Wednesday, August 10, 2005

Is it really only Wednesday?!

Stop the world, I wanna get off!

Last Friday--only six days ago!--we got the call. Our air conditioner was FINALLY in.

Yes, I know, not all that long ago I wrote that the mere act of using an air conditioner smacked of selfishness. And it does. However, this summer has smacked us in the face...forty-seven times now. That's the number of nights the outside temperature has failed to drop below 20 degrees. And we've had about enough.
We have been waiting six weeks for this portable air conditioner. The demand is so high that they had to make more of them. In fact, we've visited Wal-Mart and Canadian Tire and even stooped so low as to go into a Zellers. No air conditioners. No fans, either, in two of those places.
The Brick had what looked like a good one online, so we went in to buy it. As the signature hit the sales receipt, we were informed of the (ahem) four week wait.

Nice.

Four weeks passed, wiltfully. With two days to go and us sweating out the minutes, the call came: they weren't ready...it'd be another two weeks.

Nicer.

That brought us to last Friday. And on Saturday, we went to pick it up.

It's a behemoth...the warehouse workers are quite certain it won't fit into our Echo. Harold, not for the first time, proves them wrong...although it *is* a very tight fit.

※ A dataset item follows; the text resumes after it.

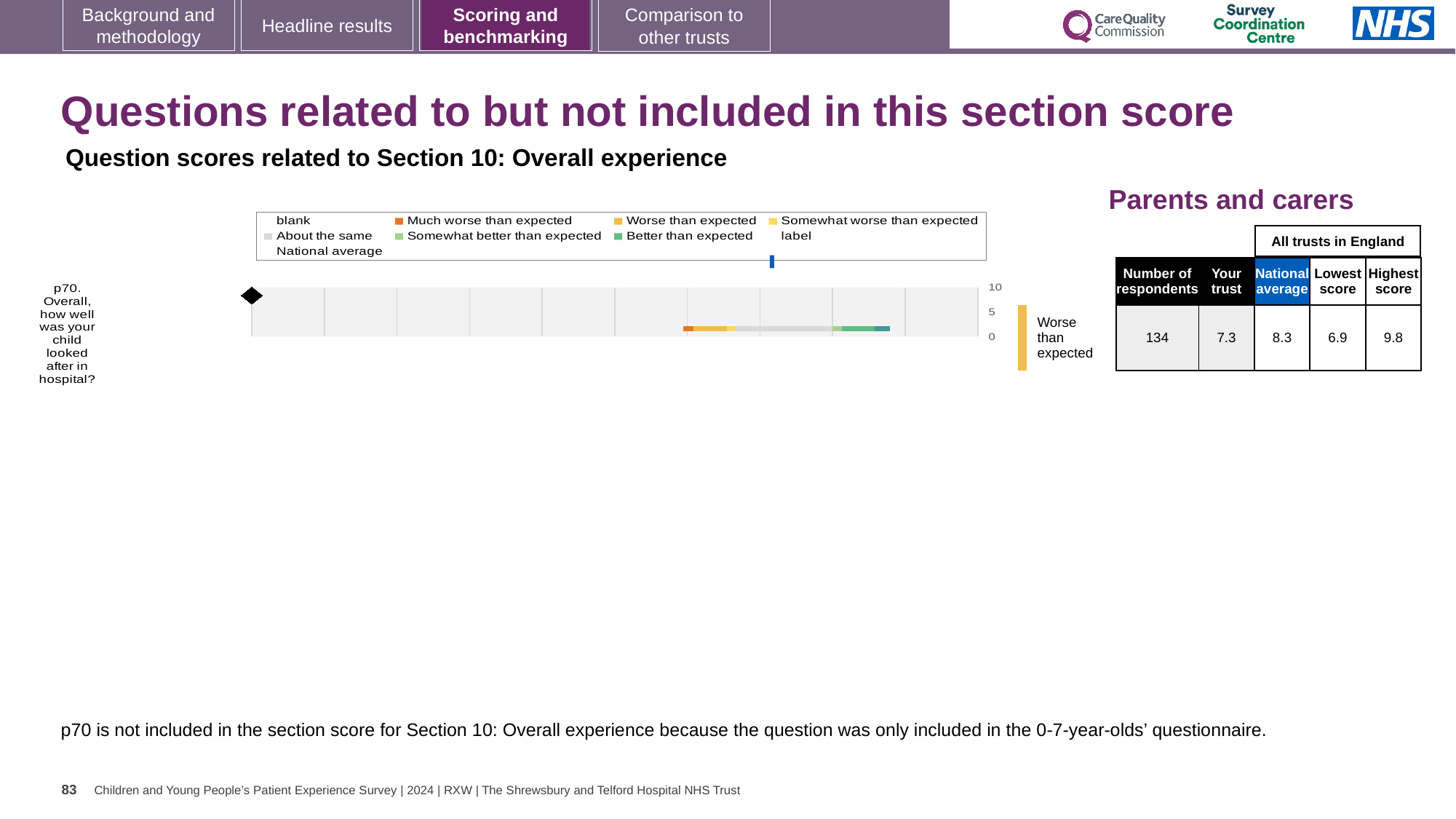
Which question is plotted on the chart? p70. Overall, how well was your child looked after in hospital? How many survey questions are plotted on the chart? 1 What is the lowest score among all trusts in England for p70? 6.9 What kind of chart is used to show the p70 question score? bar chart What is the national average score for p70? 8.3 What is the 'Your trust' score for p70? 7.3 Which is larger for p70, the 'Your trust' score or the national average? National average What is the highest score among all trusts in England for p70? 9.8 Is the 'Your trust' score for p70 greater or less than 5 on the chart's axis? greater What is the difference between the national average and the 'Your trust' score for p70? 1.0 What rating category is shown for the trust's score on p70? Worse than expected How many respondents answered p70? 134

So we get it home and put it in our library Once it's in place, setting it up is actually much easier than setting up a window one. You still need an intake and exhaust vented to the outside. These are big monster hoses along the lines of a dryer hose. They connect to a vertical slat that rests in your window, with the exhaust hose venting to the top (so the heat rises away from the intake.)
It's very powerful, and has dehumidifier and fan settings.

It also leaks.

Yes, I know, all air conditioners leak, especially if you set them too high and they freeze up. But this one is leaking from someplace it shouldn't: the back right corner, at a join.
I first noticed something wrong about two hours after we turned it on. I went up to check and see how cool it was. It was blessedly cool...a far cry from the 29 degrees that the display was reading. (When I'd first turned it on, the room temperature was 23, and it felt decidedly cooler than that.) So I looked at the thing a little more closely and noticed a big wet spot underneath it.


Oh, joy.

There are two tanks, an internal water tank that functions to keep the coils cool and the external tank at the back that you pull out and empty. Both tanks were bone dry--which I figure may explain the "thermomistat" malfunction. But I have no idea why it's leaking, except Murphy's Law and the knowledge that everything you buy involving water in any way at all leaks. (I've yet to hear about anyone installing a dishwasher without creating at least one lake in their kitchen in the process.)

I was actually surprised they didn't make me bring the damn thing back. They're delivering a replacement this Friday.

I would have told you all this Monday night, dear blog, but my computer died.
It's all of four months old: the last thing I expected it to do was freeze solid...and upon a hard reboot, inform me my hard drive was missing. But it did just that, and with a smirk on its face, too. Tech support told me my hard drive was defective (d'ya think?) and I should bring it back for a replacement.
So off to MDG it went. Of course, after a day's testing, they called me to let me know that nothing was wrong. Everything checked out fine. They had no problem booting it up. I explained to them--again--what had happened to me...we hemmed and hawed, and they allowed as how a connection might have been dodgy.

Fixed now.

We hope.

In between all that, a very successful yard sale (which in itself entailed a lot of work). Eva got a fairly large dragon tattoo on her right shoulder: a grey dragon with blue eyes, gaurding a clutch of four eggs. One egg contains a lightning bolt, to symbolize me (my love of weather); the second contains a paw print, which denotes Eva's love of animals; the third has a drop of water because Eva would live in the water if she could. The fourth egg is empty, symbolizing the child we almost had.
She had it done at Tora Tattoo (www.toratattoo.com) --and they did a magnificent job.

That's just our week. Several friends of ours have had weeks much, much worse.

And I have to work this Saturday because we're running the biggest ad in the history of the chain. Details on that later--they won't be pretty.